_RECORDS SHOWN_
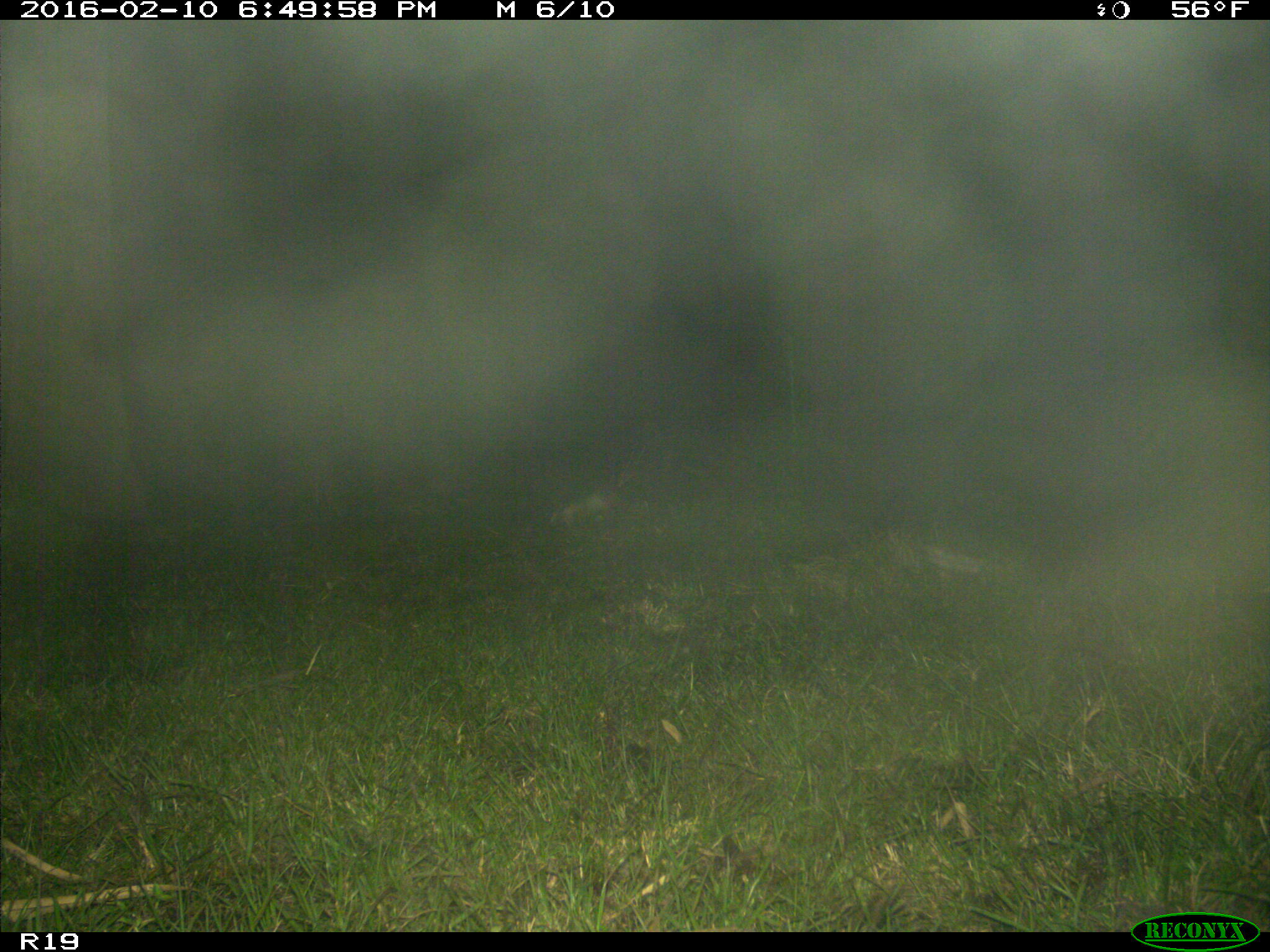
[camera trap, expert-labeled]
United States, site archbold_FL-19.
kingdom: Animalia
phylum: Chordata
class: Mammalia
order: Cingulata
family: Dasypodidae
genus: Dasypus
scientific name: Dasypus novemcinctus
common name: nine-banded armadillo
Dasypus novemcinctus (nine-banded armadillo).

_WORK INSTRUCTION_
Output, exactly and with nothing else, the lines from the line containing "class: Mammalia" to the end of the entries.

_TASK OUTPUT_
class: Mammalia
order: Cingulata
family: Dasypodidae
genus: Dasypus
scientific name: Dasypus novemcinctus
common name: nine-banded armadillo
Dasypus novemcinctus (nine-banded armadillo).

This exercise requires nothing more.